Problem to work on:
Convert everything from the line containing "Given the options" down to the end of the records into a Markdown table with the columns Row and Line. Number each line in Row and omit blank lines.

Extracted information:
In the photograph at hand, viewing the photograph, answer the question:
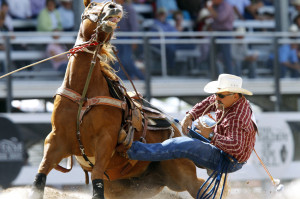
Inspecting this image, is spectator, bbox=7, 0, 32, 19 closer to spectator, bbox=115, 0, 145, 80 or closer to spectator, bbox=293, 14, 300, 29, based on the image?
spectator, bbox=115, 0, 145, 80

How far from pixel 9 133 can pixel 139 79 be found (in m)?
2.34

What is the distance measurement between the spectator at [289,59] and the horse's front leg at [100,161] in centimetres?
608

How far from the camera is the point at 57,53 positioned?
31.5 feet

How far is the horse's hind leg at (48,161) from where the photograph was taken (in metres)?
5.32

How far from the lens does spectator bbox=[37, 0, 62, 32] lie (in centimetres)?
1030

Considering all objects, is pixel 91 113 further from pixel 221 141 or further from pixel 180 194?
pixel 180 194

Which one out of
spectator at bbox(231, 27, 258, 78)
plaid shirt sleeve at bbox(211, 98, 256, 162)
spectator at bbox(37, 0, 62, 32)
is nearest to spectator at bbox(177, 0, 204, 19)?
spectator at bbox(231, 27, 258, 78)

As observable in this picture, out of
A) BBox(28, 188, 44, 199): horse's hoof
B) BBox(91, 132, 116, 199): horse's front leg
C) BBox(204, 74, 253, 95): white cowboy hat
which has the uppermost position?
BBox(204, 74, 253, 95): white cowboy hat

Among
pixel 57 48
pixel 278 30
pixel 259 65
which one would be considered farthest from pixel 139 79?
pixel 278 30

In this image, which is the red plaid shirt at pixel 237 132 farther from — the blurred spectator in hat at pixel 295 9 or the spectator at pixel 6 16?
the blurred spectator in hat at pixel 295 9

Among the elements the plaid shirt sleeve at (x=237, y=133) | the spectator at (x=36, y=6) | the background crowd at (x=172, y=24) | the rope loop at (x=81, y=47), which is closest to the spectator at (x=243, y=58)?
the background crowd at (x=172, y=24)

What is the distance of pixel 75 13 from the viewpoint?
10.6 meters

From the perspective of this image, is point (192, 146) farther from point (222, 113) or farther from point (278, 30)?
point (278, 30)

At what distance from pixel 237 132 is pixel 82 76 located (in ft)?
5.05
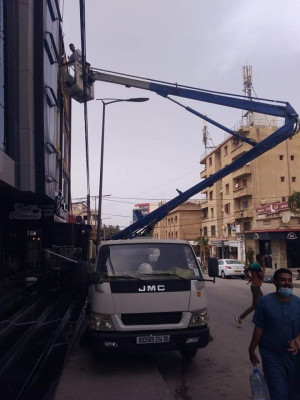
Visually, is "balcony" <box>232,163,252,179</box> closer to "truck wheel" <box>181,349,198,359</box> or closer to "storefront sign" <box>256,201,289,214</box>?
"storefront sign" <box>256,201,289,214</box>

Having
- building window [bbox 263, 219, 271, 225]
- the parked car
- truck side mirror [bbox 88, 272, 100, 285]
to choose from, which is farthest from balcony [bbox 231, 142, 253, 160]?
truck side mirror [bbox 88, 272, 100, 285]

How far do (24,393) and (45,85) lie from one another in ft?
43.1

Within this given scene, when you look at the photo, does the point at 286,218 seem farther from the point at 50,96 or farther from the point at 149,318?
the point at 149,318

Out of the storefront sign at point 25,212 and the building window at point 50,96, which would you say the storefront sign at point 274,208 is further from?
the building window at point 50,96

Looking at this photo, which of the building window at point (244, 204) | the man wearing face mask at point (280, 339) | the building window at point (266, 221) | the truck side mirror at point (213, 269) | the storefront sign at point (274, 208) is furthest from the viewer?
the building window at point (244, 204)

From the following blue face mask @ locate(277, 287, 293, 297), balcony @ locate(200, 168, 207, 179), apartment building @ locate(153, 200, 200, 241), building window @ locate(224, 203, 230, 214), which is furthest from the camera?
apartment building @ locate(153, 200, 200, 241)

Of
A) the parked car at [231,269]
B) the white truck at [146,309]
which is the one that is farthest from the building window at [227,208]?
the white truck at [146,309]

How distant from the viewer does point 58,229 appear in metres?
18.8

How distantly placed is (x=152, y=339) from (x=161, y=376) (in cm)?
51

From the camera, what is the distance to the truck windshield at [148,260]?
6680 mm

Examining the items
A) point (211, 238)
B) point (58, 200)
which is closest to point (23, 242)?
point (58, 200)

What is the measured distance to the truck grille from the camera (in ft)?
20.5

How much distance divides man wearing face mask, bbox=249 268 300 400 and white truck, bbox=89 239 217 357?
2303 millimetres

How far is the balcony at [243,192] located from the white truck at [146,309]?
133 ft
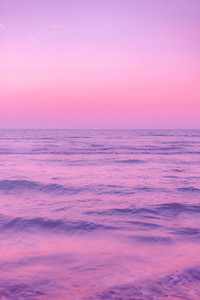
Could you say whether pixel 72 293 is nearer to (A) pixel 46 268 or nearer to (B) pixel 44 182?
(A) pixel 46 268

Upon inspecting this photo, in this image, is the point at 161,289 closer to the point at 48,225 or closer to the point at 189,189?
the point at 48,225

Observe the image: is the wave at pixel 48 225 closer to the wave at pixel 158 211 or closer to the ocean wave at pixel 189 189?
the wave at pixel 158 211

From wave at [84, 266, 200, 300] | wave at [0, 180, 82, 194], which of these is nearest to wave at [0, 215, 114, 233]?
wave at [84, 266, 200, 300]

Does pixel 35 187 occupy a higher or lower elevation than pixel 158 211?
higher

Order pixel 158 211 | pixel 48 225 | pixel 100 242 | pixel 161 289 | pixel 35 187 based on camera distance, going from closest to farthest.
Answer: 1. pixel 161 289
2. pixel 100 242
3. pixel 48 225
4. pixel 158 211
5. pixel 35 187

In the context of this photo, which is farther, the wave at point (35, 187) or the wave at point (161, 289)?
the wave at point (35, 187)

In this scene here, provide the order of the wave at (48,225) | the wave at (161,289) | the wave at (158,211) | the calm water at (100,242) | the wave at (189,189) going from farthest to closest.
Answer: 1. the wave at (189,189)
2. the wave at (158,211)
3. the wave at (48,225)
4. the calm water at (100,242)
5. the wave at (161,289)

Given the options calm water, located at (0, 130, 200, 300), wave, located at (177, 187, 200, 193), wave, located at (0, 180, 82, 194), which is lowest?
calm water, located at (0, 130, 200, 300)

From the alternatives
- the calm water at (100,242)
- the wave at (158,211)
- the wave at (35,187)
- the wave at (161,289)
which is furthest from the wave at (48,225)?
the wave at (35,187)

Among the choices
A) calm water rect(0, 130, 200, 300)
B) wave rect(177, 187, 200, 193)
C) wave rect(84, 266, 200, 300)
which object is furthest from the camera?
wave rect(177, 187, 200, 193)

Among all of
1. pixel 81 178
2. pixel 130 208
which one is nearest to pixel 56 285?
pixel 130 208

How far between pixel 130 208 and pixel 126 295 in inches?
163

Final answer:
| Row | Line |
|---|---|
| 1 | Given the options calm water, located at (0, 130, 200, 300), wave, located at (177, 187, 200, 193), wave, located at (0, 180, 82, 194), which is lowest? |
| 2 | calm water, located at (0, 130, 200, 300) |
| 3 | From the alternatives |
| 4 | - the calm water at (100,242) |
| 5 | - the wave at (158,211) |
| 6 | - the wave at (35,187) |
| 7 | - the wave at (161,289) |
| 8 | which is furthest from the wave at (48,225)? |
| 9 | the wave at (35,187) |
| 10 | Among the choices |
| 11 | A) calm water rect(0, 130, 200, 300) |
| 12 | B) wave rect(177, 187, 200, 193) |
| 13 | C) wave rect(84, 266, 200, 300) |
| 14 | which object is furthest from the camera? |
| 15 | wave rect(177, 187, 200, 193) |
| 16 | Among all of |
| 17 | 1. pixel 81 178 |
| 18 | 2. pixel 130 208 |
| 19 | which one is nearest to pixel 56 285? |
| 20 | pixel 130 208 |
| 21 | How far between pixel 130 208 and pixel 126 295 in inches? |
| 22 | 163 |